Seifsa relaunches its training centre

22nd July 2022 By: Tasneem Bulbulia - Senior Contributing Editor Online

Seifsa relaunches its training centre

Inside the training centre
Photo by: Creamer Media's Tasneem Bulbulia

Member organisation the Steel and Engineering Federation of Southern Africa (Seifsa) on July 22 officially relaunched its Seifsa Training Centre (STC) in Actonville, Benoni.

The STC has been an entrenched entity in the metals and engineering industry’s training sphere for the past 35 years.

About a year and a half ago Seifsa began a considerable structural and repositioning of the centre to position it for the future and to bolster the quality of young artisans trained to fight the country’s challenges of unemployment, poverty and inequality.

The STC is run in partnership with Thuthukisa, a specialist advisory, consulting, project management and skills programme delivery company.

The STC has been transformed from an olden-style training centre focused mostly on apprenticeships into a Fourth Industrial Revolution- (4IR-) ready training centre.

Speaking at the relaunch, Seifsa CEO Lucio Trentini said the STC, which has always been known as a specialist apprentice training and test centre, now, in partnership with Thuthukisa, is able to offer a unique one-stop integrated multiple-benefit offering in the fields of skills development and business solutions.

The STC now offers multidisciplinary expertise in engineering, high-end artisan and technical development, human capital, strategy, project and programme management, consulting, accreditation, and entrepreneurship and small business incubation capabilities.

The new innovation hub and business incubation facilities will take newly qualified welders and boiler makers, for example, through the process of setting up their own small businesses with the support of the STC, along with access to its facilities and help with securing contracts.

The STC also offers 4IR-related skills such as robotics and three-dimensional printing to meet industry demands.

These skills will be taught using e-learning, virtual reality and e-assessments.

The centre has the capacity to train 250 people at a time and offers apprenticeships in ten trades. The training centre is a Department of Higher Education and Training and national Artisan Moderation Body-registered Trade Test centre and has trade-tested more than 400 candidates a year, since 2014.

“We are trying to take youth out of unemployment and teach them skills to become youth entrepreneurs. We will help and support them to create their own businesses,” Trentini said. 

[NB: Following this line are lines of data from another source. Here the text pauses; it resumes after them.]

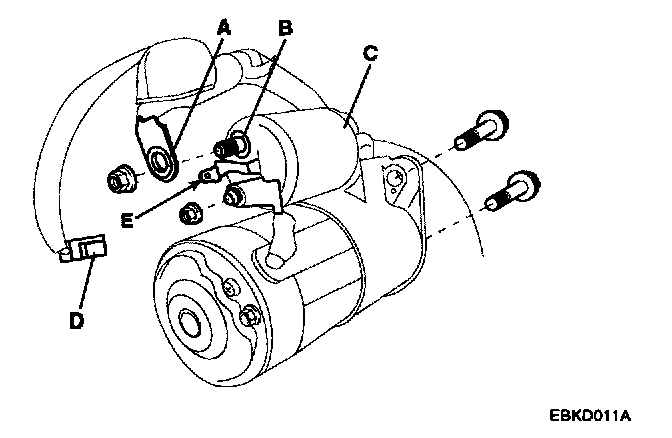 A
B
C
E
D
EBKD011A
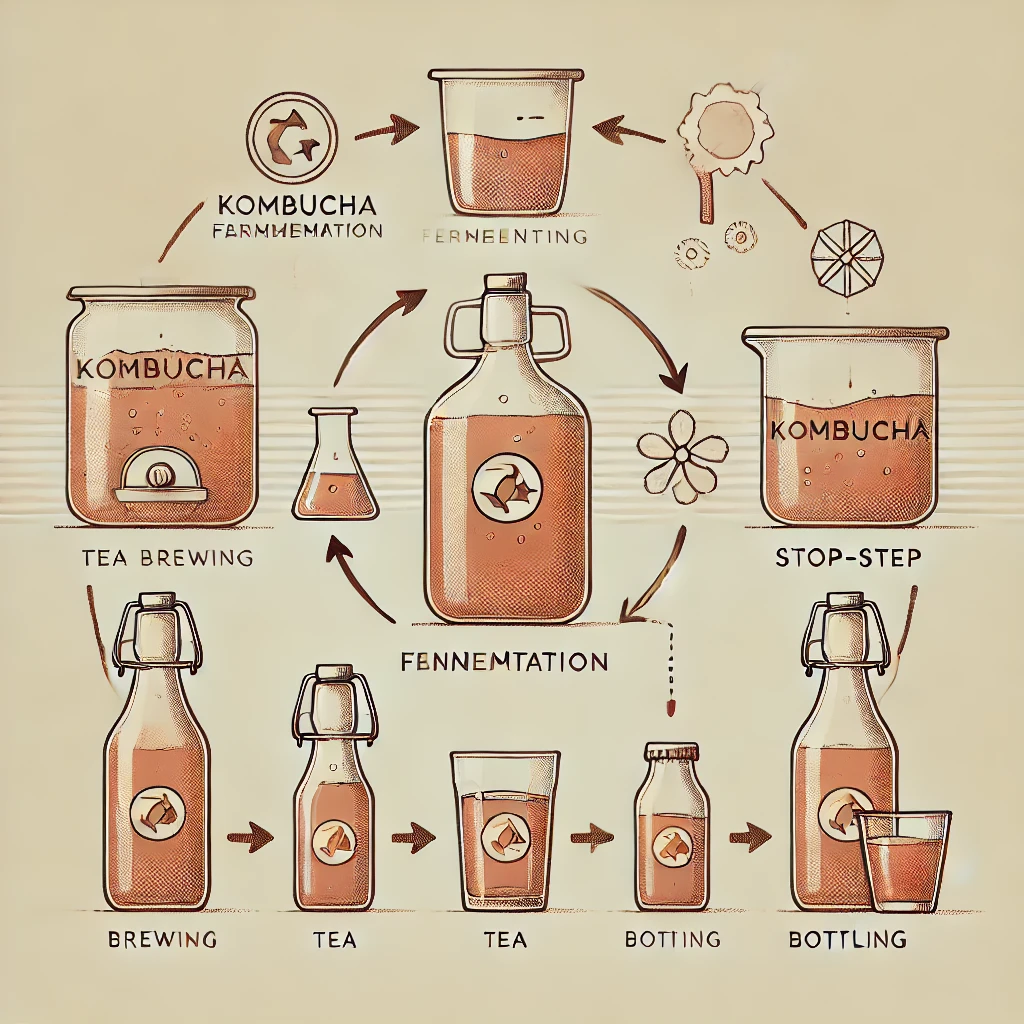 KOMBUCHA
FARMHEMATION

FERNEENTING

KOMBUCHA

KOMBUCHA

TEA BREWING

STOP-STEP

FENNEMTATION

BREWING

TEA

TEA

BOTTING

BOTTLING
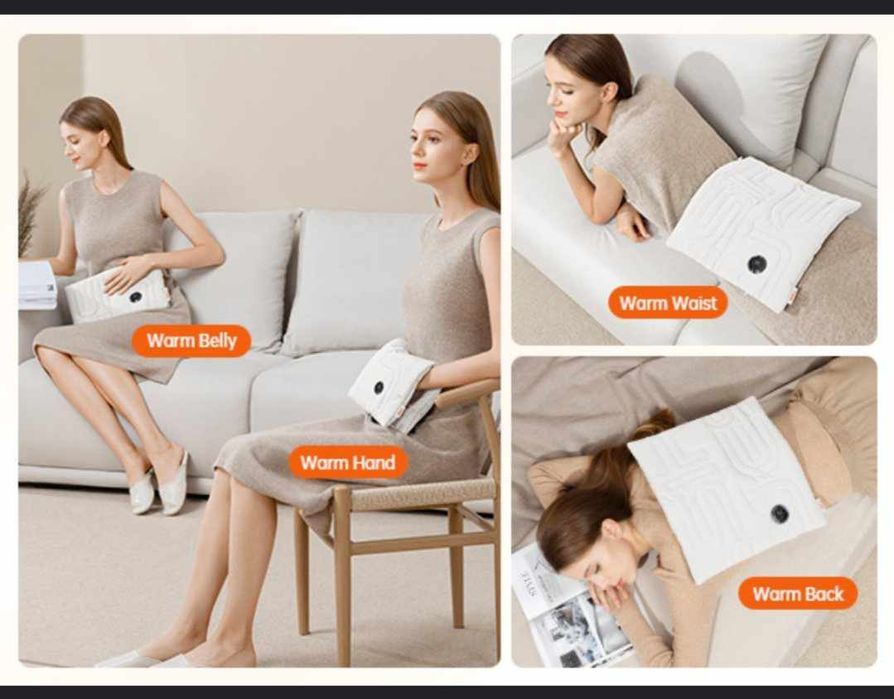 Warm Belly

Warm Hand

Warm Waist

Warm Back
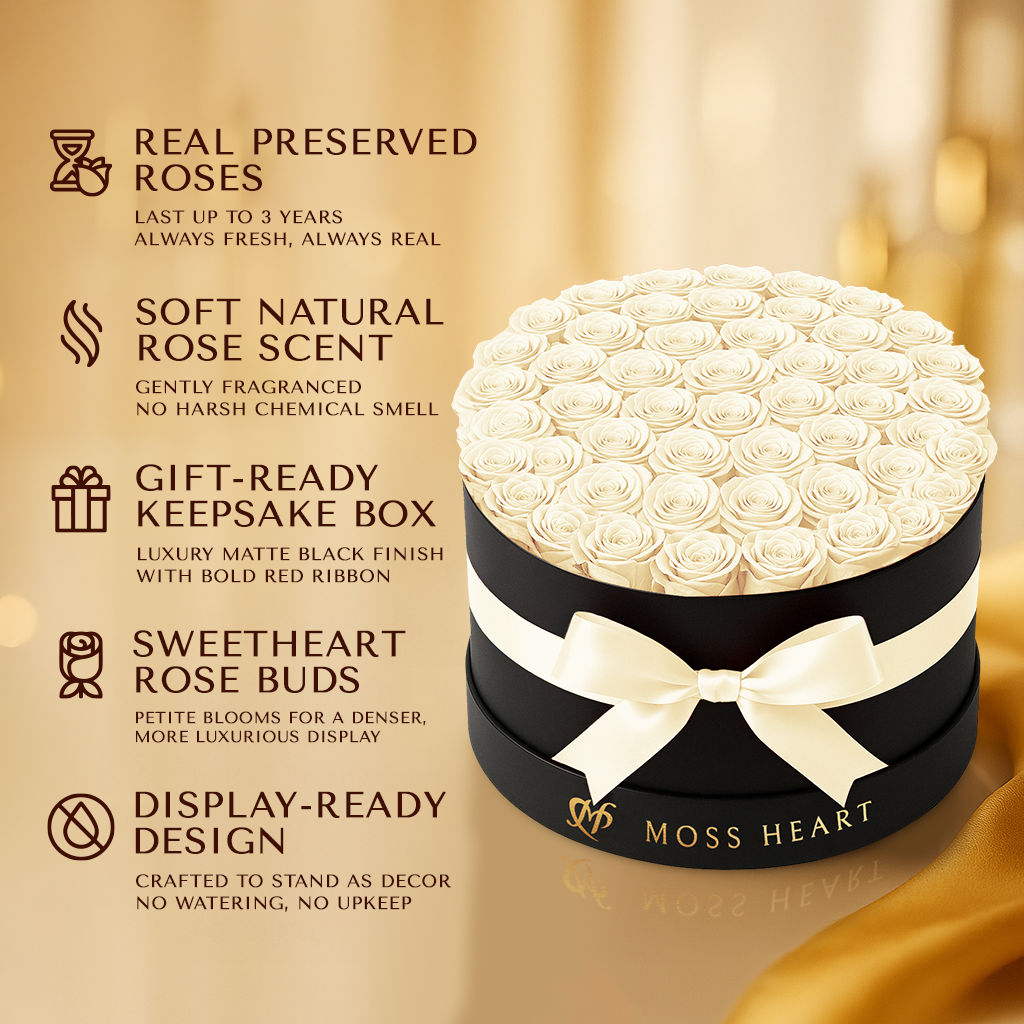 REAL PRESERVED ROSES
LAST UP TO 3 YEARS
ALWAYS FRESH, ALWAYS REAL

SOFT NATURAL ROSE SCENT
GENTLY FRAGRANCED
NO HARSH CHEMICAL SMELL

GIFT-READY KEEPSAKE BOX
LUXURY MATTE BLACK FINISH
WITH BOLD RED RIBBON

SWEETHEART ROSE BUDS
PETITE BLOOMS FOR A DENSER, MORE LUXURIOUS DISPLAY

DISPLAY-READY DESIGN
CRAFTED TO STAND AS DECOR
NO WATERING, NO UPKEEP

MOSS HEART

He noted that 83% of people that graduate from the STC are readily absorbed into the industry and find work, and that this partnership with Thuthukisa and investment showcases Seifsa’s commitment to developing the workforce of tomorrow.

Thuthukisa director Preggy Chetty said the STC would remain a core technical training centre, but had expanded to become a training centre with a fresh vision that offered a more comprehensive set of organisational solutions.

This came from the realisation that technical skills alone would not allow students to enter the world of work and contribute to the economy, therefore, the focus of the STC was now to offer a more comprehensive set of skills that were integrated and holistic, Chetty explained.

Therefore, the STC has developed into a comprehensive training centre, which includes offering deep multi-business expertise, engineering capacity, and training for post-qualified artisans to give them skills relevant to the industry.

The STC is also focused on helping newly qualified trainees to set up businesses and become entrepreneurs given the sector’s ability to absorb workers has been shrinking.

Business innovation and acceleration was therefore a big focus of the STC, Chetty said.

He added that the STC’s offering had broadened, with a new area being e-learning, with Seifsa being one of only two entities in Southern Africa to have the licence for Amatrol, which provides 24/7 access to technical skill building by using interactive courses for industrial workforce training.

The revamp of the STC included the building of a new roof, with training at the centre continuing during this process.

Chetty said this new high roof provided space for mezzanine floors to be built, which bolstered the capacity of the STC to bring in more classrooms, as well as to begin height training.

This process will unfold rapidly over the next two to three years, he added.

The revamp has also included bringing in new equipment and new projects.